## PASSAGE
┏━━

To: Multiple recipients of list H-ASIA <H-ASIA@msu.edu>


On the milk drinking images

From a dialog on H_Asia List, 2 November 1995

1.) From: Frank F. Conlon <conlon@u.washington.edu>

James Millward asked the significance of the "milk miracle" that occured in late September when considerable numbers of Hindu worshippers claimed to perceive that milk which they offered in spoons to images of Hindu deities was disappearing, "being consumed" by the images. Press accounts of the phenomena were vivid in their reportage and invocations of the usual overblown representations of the "mysterious East."

To believers, the significance was that it could be a miracle--one that seemed to be occuring throughout the Hindu world. Rationalists and some scientists explained the phenomenon in terms of physics, but just as rationalists and scientists in the West may explain weeping Christs and other "miracles" in Christianity, so too the faithful preferred an alternative view.

Some acquaintances in India suggested that the milk miracle was got up by certain interested parties anxious to promote a public consciousness of Hinduism. Certainly the local government of Delhi, dominated by the Bharatiya Janata Party--a party associated with Hindu religious identity and revival--treated the news with an eye to broadcasting the alleged events. The internet and the world media did the rest.

A few acquaintances from India in America expressed to me the view that the whole event was engineered to lead into other Hindu revivalist mobilizing activities. If so, one did not read of those activities in the usual sources. In other words, if the event was got up or promoted for instrumental political ends, the object of such instrumentalism remains unidentified beyond the possible broad, abstact stimulation of the spiritual imaginations of hundreds of thousands of individual Hindus. It may be that some scholar may want to study the event as a sociological and psychological phenomenon akin to the objects of Robert Darnton's researches on 18th century Paris.

┗━━

## SET EXERCISE 1
Say whether each statement agrees with the milk miracle post, answering yes or no and quoting the deciding words: (a) The events took place in late September. (b) The local government of Delhi was dominated by the Bharatiya Janata Party. (c) The writer read about the later revivalist activities in the usual sources.
## SET EXERCISE 2
Write the next part of the milk miracle post, starting after its final sentence.
None of the material below is needed.

## DATA EXCERPTS
┏━━

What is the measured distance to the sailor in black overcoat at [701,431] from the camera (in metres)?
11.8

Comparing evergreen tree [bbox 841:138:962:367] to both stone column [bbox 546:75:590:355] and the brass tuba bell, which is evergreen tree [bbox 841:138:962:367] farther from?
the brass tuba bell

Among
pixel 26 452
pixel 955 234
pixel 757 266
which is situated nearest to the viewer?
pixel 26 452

┗━━
┏━━

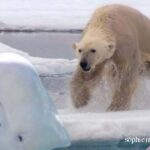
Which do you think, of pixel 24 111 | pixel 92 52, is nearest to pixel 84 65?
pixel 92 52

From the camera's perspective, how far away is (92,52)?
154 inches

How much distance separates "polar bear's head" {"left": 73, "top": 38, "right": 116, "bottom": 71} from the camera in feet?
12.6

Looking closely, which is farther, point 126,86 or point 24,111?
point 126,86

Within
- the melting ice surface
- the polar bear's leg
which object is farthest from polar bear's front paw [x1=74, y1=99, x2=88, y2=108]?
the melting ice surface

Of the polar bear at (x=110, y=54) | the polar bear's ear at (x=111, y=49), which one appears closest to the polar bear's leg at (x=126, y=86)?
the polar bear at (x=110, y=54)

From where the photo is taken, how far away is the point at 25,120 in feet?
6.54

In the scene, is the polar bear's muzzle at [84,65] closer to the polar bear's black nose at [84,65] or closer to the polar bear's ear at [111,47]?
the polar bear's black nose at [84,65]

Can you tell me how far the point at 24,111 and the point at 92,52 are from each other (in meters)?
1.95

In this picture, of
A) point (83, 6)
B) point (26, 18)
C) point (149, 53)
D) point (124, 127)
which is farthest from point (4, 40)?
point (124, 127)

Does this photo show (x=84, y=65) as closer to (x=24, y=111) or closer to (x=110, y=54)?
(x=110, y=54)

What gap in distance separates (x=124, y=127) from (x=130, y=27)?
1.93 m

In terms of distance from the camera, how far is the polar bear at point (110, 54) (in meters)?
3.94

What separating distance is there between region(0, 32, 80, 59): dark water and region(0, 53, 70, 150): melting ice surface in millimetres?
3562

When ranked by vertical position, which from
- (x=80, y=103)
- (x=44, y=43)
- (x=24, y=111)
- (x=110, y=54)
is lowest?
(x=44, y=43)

┗━━

## EXPECTED ANSWER 1
(a) Yes: "in late September"
(b) Yes: "the local government of Delhi, dominated by the Bharatiya Janata Party"
(c) No: "If so, one did not read of those activities in the usual sources."

## EXPECTED ANSWER 2
It is very easy to grow cynical as public figures invoke genuine religious faith and manipulate it for political ends. But I didn't intend to talk about America...

I suspect that the true significance lay in the capacity of people to see what they want to see, and to interpret experience in that light. Jim Millward might also be impressed at how efficiently an event may be transmitted round the world.

Frank F. Conlon
University of Washington

p.s. Do I personally think that milk was "consumed" by the deities? Nope, but my information also came third hand via the net, so I don't think my opinions would sway someone who believed that milk had been drunk.


2.) From: sqc3887@is2.nyu.edu (Sudipto Chatterjee)

Here's some material I had collected during the recent Ganesha "MILKacle". Maybe readers of H-ASIA will find it useful along with James Millward who has expressed special interest in the phenomenon.

Thanks.

Sudipto Chatterjee
Dept. of Performance Studies
New York University


>From: Hindunet@aol.com
>Newsgroups: soc.religion.hindu
>Subject: News report about Ganesh Idol Drinking Milk
>Date: 22 Sep 1995 19:34:25 GMT
>
> By Narayanan Madhavan
>
> NEW DELHI, Sept 21 (Reuter) -- Crowds swamped temples across India and
>neighbouring Nepal on Thursday after reports that idols of Hindu gods were
>drinking milk poured as sacred offerings.
>
> Hindus packed temples as news spread that milk offered to "lingams"
>(phallic symbols) of Lord Shiva, or idols of Ganesha, the elephant-headed
>deity, disappeared.
>
> Rationalists protested. "Many people who believe in this kind of thing,
>they look for some miracle and not want to put a critical mind on that,"
>said Sanal Edamarukku, general secreary of the Indian Rationalist
>Association.
>
> But believers, including some converted by what they were sure they saw,
>far outnumbered them. Thousands left work or took leave to join long queues
>at temples offering milk in spoons, kept near the tusks of marble Ganesha
>idols.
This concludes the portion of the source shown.